* _EXERCISE_: From the entries, return every line where the string "California" shows up.

(Saved data entries)
================

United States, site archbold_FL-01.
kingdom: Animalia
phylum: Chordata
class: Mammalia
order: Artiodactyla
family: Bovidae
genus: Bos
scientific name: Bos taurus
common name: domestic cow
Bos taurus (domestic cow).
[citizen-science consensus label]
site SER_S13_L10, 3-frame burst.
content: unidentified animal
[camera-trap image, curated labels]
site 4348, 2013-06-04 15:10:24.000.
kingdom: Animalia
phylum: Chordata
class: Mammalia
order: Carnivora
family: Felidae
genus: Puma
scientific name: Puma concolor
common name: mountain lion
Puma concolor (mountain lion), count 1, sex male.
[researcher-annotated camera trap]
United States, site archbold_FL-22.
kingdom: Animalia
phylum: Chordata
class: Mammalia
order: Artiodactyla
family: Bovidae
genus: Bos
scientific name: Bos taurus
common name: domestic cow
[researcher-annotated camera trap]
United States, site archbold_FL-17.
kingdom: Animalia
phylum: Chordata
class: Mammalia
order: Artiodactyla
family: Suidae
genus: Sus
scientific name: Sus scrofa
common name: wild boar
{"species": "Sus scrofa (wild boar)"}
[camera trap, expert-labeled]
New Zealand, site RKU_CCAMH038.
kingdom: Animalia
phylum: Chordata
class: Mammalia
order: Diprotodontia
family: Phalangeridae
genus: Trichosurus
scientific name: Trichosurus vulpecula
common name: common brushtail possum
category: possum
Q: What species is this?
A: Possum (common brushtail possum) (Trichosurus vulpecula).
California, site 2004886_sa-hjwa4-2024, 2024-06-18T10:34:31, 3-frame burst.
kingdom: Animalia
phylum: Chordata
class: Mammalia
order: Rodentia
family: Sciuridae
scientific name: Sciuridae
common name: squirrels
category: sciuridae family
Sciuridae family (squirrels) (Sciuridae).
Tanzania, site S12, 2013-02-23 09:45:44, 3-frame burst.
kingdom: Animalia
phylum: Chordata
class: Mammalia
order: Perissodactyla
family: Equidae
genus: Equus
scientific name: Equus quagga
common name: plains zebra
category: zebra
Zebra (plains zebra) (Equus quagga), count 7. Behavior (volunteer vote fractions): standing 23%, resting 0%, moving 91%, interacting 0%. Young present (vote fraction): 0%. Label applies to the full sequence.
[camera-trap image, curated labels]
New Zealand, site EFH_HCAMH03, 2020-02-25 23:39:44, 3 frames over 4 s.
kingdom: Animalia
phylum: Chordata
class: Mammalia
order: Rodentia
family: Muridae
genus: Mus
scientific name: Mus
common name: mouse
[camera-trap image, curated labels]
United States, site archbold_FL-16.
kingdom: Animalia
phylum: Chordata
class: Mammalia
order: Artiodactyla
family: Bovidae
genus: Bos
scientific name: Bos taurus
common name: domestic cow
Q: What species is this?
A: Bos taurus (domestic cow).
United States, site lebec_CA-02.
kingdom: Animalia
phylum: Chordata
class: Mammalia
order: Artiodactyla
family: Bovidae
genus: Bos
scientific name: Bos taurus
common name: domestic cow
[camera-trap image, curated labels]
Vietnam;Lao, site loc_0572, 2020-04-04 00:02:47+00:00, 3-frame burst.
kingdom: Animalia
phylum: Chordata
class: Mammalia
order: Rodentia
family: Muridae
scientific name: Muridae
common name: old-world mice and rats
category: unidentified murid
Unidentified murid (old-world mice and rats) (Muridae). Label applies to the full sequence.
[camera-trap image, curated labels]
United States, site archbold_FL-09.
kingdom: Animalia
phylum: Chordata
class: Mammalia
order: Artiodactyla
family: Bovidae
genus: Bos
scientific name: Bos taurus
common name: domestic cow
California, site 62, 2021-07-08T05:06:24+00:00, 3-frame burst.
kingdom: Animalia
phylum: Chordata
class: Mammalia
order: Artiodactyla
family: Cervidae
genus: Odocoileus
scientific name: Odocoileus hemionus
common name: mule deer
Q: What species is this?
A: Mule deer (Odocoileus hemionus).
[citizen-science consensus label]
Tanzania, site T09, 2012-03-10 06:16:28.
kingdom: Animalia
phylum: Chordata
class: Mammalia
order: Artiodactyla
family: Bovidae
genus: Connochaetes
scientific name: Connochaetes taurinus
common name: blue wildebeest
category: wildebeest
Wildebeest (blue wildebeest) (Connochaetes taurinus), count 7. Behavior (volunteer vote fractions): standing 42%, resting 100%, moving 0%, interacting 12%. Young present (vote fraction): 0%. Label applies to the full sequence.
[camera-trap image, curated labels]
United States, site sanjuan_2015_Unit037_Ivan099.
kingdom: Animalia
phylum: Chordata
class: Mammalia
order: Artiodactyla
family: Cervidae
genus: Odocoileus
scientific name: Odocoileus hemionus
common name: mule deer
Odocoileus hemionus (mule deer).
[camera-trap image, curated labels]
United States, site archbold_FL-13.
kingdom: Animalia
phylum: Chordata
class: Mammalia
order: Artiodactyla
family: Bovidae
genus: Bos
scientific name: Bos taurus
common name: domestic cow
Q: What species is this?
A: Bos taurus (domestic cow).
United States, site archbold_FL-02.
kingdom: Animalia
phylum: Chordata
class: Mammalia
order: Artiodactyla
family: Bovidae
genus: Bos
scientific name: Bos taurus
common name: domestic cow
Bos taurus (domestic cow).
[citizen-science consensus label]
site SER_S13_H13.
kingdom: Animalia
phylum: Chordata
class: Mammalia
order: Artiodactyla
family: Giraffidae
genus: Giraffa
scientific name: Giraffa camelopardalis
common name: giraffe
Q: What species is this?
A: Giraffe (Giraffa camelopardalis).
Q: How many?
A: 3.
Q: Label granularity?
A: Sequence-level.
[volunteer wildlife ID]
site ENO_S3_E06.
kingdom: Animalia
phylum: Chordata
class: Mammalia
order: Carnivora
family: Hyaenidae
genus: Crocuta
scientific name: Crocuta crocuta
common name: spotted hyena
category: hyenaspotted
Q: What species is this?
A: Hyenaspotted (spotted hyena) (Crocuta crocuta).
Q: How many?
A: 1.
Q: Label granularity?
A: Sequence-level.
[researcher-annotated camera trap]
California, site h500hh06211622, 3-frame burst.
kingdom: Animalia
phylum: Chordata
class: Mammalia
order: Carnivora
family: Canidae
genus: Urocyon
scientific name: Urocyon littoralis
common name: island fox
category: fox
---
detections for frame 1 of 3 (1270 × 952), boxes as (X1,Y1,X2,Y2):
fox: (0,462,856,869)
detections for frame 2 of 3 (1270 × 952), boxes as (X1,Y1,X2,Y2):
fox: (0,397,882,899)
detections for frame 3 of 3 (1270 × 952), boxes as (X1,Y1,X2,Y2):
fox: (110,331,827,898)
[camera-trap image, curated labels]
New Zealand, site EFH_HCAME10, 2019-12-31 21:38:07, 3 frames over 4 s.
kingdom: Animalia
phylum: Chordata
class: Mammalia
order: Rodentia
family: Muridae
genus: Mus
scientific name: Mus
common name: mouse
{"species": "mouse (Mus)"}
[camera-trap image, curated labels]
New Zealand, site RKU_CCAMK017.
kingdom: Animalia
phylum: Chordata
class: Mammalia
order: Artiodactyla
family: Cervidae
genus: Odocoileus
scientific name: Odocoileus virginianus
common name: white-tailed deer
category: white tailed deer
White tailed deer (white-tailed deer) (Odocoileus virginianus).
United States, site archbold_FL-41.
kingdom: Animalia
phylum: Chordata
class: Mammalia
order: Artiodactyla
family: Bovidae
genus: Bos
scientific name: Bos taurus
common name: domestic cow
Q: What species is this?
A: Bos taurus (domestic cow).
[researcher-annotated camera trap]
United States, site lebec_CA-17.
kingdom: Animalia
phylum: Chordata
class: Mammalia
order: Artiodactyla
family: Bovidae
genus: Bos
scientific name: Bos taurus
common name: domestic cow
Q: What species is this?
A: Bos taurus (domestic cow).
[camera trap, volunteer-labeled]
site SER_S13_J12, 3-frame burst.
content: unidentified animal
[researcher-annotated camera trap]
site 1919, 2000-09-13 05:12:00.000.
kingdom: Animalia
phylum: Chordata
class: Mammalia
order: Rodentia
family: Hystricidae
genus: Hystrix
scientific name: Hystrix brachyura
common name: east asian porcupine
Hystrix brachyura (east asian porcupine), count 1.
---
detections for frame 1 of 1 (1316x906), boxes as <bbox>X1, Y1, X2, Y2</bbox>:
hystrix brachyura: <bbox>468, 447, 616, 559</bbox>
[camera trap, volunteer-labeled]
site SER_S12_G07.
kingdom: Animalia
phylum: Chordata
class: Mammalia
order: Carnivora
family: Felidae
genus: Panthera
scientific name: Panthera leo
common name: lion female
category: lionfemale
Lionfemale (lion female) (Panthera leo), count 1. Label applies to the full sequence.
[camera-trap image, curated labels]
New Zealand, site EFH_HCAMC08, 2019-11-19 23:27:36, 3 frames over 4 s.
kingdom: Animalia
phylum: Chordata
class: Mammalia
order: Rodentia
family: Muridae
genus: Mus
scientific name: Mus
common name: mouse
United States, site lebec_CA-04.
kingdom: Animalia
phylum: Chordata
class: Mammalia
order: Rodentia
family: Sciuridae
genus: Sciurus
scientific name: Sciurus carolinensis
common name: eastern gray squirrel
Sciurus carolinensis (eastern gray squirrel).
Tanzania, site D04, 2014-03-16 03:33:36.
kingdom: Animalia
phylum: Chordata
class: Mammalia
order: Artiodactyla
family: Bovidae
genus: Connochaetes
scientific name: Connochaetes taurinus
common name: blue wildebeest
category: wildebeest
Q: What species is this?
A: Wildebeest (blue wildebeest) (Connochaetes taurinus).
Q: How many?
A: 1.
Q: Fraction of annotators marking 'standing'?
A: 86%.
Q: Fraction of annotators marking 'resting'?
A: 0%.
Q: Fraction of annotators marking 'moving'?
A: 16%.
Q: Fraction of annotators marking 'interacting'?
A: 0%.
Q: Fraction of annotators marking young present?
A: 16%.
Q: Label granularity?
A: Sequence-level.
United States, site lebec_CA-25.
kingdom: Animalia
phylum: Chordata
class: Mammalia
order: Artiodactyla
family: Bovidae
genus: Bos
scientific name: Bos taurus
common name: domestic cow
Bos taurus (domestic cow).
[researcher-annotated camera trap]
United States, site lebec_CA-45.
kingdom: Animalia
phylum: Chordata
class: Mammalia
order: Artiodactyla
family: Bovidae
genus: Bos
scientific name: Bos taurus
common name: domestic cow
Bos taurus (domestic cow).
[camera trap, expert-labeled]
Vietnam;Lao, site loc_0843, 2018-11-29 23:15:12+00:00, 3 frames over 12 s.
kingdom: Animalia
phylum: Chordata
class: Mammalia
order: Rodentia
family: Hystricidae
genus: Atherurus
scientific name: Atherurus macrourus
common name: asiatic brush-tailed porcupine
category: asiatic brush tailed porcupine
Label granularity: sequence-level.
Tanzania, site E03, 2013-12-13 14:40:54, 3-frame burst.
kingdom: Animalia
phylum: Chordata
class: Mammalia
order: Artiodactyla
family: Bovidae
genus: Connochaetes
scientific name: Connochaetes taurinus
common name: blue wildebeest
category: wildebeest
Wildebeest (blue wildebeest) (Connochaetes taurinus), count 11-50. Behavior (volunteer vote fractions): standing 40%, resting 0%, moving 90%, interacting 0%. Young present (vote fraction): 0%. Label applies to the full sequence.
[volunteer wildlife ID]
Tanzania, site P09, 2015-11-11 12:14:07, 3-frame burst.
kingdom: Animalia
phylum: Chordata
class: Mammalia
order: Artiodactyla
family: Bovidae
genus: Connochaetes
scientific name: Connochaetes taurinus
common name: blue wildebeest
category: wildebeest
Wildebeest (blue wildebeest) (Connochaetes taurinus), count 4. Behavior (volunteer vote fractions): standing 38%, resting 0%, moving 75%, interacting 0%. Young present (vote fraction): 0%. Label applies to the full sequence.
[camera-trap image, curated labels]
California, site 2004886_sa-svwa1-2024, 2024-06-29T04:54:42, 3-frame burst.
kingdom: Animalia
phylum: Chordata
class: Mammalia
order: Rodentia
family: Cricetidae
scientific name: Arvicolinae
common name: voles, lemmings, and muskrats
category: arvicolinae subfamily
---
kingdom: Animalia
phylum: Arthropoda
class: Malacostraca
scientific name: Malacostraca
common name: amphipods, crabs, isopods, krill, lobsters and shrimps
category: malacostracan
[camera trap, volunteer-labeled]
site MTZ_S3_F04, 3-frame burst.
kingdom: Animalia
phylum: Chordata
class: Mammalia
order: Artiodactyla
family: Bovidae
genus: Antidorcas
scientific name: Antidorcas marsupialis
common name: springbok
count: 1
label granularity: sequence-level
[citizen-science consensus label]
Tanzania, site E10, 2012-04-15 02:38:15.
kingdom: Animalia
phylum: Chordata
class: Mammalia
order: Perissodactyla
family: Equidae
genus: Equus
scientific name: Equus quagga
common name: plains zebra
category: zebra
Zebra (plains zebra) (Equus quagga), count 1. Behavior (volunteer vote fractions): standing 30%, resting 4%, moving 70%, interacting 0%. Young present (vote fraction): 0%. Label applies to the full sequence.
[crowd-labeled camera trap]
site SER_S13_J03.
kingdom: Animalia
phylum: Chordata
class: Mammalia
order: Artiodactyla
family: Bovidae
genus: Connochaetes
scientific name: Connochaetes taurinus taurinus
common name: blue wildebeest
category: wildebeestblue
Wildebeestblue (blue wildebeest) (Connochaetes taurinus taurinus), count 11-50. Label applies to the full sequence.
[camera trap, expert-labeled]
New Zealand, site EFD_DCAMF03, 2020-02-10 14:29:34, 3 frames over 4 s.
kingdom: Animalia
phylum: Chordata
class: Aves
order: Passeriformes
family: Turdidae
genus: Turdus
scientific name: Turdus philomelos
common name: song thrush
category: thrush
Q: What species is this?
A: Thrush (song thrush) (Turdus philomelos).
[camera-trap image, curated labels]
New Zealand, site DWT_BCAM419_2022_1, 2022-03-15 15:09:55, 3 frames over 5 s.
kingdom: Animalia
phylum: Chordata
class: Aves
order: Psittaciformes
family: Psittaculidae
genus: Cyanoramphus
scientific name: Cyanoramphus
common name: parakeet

================

* _WRITTEN REPLY_:
California, site 2004886_sa-hjwa4-2024, 2024-06-18T10:34:31, 3-frame burst.
California, site 62, 2021-07-08T05:06:24+00:00, 3-frame burst.
California, site h500hh06211622, 3-frame burst.
California, site 2004886_sa-svwa1-2024, 2024-06-29T04:54:42, 3-frame burst.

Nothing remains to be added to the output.